Shortsighted on Judges

The Atlantic

Imagine that two years hence, Sen. Hillary Rodham Clinton, or Sen. Barack Obama, or former Sen. John Edwards is president. She or he will be trying to fill dozens (eventually) of vacancies on federal Courts of Appeals with liberal-leaning nominees. And perhaps one or two Supreme Court vacancies as well.

If and when those nominees face Republican filibusters or other tactics to deny them floor votes, what standing will the new Democratic president have to protest? How, for example, could Obama show his own nominees to be more deserving of confirmation than former Mississippi Judge Leslie Southwick, who is under attack by Obama and other Senate Democrats simply because liberal interest groups consider him too conservative?

Southwick, who is a professionally well-qualified and personally admirable Bush nominee for the U.S. Court of Appeals for the 5th Circuit (covering Louisiana, Mississippi, and Texas), is the latest victim of a judicial confirmation process that has steadily become more degraded by partisan warfare in recent decades.

Senate Democrats’ treatment of Southwick will show whether they are so shortsighted as to provide their Republican adversaries with new precedents and excuses for a campaign to obstruct the next Democratic president’s liberal nominees, no matter how well qualified.

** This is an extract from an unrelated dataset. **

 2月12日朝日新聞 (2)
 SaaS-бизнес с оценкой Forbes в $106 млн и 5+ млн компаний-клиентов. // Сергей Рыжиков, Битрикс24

If "too conservative" is reason enough for Democratic senators to block a floor vote on Southwick, who is no right-wing culture warrior, then "too liberal" will be reason enough for Senate Republicans to do the same when the shoe is on the other foot.

The long-term cost to the country is that bit by bit, almost imperceptibly, more and more of the people who would make the best judges—liberal and conservative alike—are less and less willing to put themselves through the ever-longer, ever-more-harrowing gantlet that the confirmation process has become.